▶ [Problem]: In the piece on why a novel series is set in the 1950s, what was the average income in the United States?

▶ [Extract]:
Why My Novel Series Takes Place in the 1950s
Don’t we all love nostalgia, thinking of the good ol’ days when we were kids no matter what era you grew-up in? The 1950s are, to some, a remembrance of a better time, an easier lifestyle.
A gallon of gas cost 18 cents, a loaf of bread 30 cents, and a cup of coffee 5-10 cents! And a United States average income was merely $4,237.
There were no computers, only typewriters, and extra copies were made with sheets of carbon paper. There were no cell phones, and most families could only afford a home telephone with a party line.
Colored TVs were made by attaching a sheet of three-colored plastic to the screen.
Typical children’s toys were potato heads, Tiny Tear dolls, and green Army men.
Most school children walked to school as there were no school buses or carpools. Instead of backpacks, children carried their supplies in school bags.
World War II was over and the Great Depression had passed. Because people knew what bad times were like, they were more cautious with spending, more hard-working to support their lifestyles. Conservatism was more a theme of life than an idea.

▶ [Collected material]:
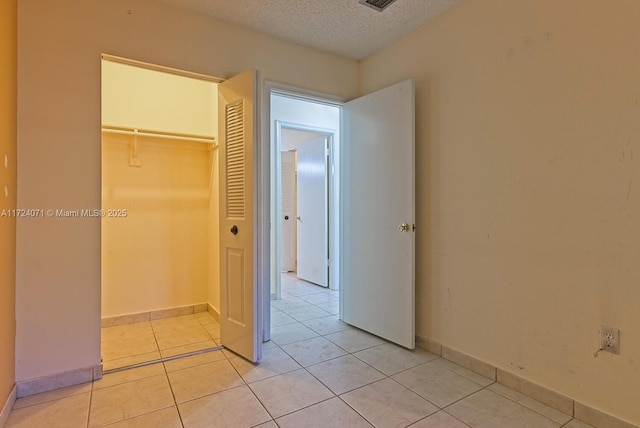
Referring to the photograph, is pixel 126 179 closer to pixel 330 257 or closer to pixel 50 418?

▶ [Solution to the problem]: $4,237